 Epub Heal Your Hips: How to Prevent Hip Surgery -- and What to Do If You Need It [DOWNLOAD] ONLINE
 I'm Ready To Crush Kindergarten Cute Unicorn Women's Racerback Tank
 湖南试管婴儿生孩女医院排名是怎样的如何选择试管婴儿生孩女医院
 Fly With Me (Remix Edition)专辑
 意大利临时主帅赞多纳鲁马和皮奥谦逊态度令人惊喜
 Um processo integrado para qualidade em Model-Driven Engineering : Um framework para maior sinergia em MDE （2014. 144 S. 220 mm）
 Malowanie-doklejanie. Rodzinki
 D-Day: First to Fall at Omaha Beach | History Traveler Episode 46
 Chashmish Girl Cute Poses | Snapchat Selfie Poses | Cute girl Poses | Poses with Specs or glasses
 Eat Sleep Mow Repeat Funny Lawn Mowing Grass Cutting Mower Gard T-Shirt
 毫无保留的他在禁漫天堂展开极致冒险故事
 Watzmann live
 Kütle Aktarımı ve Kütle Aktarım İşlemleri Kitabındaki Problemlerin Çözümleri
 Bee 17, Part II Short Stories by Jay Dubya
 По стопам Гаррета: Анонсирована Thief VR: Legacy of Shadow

------------

**PROMPT**
Please copy only these lines, exactly: the first line of the records through the line containing "D-Day: First to", ends included.

**RESPONSE AREA**
 Epub Heal Your Hips: How to Prevent Hip Surgery -- and What to Do If You Need It [DOWNLOAD] ONLINE
 I'm Ready To Crush Kindergarten Cute Unicorn Women's Racerback Tank
 湖南试管婴儿生孩女医院排名是怎样的如何选择试管婴儿生孩女医院
 Fly With Me (Remix Edition)专辑
 意大利临时主帅赞多纳鲁马和皮奥谦逊态度令人惊喜
 Um processo integrado para qualidade em Model-Driven Engineering : Um framework para maior sinergia em MDE （2014. 144 S. 220 mm）
 Malowanie-doklejanie. Rodzinki
 D-Day: First to Fall at Omaha Beach | History Traveler Episode 46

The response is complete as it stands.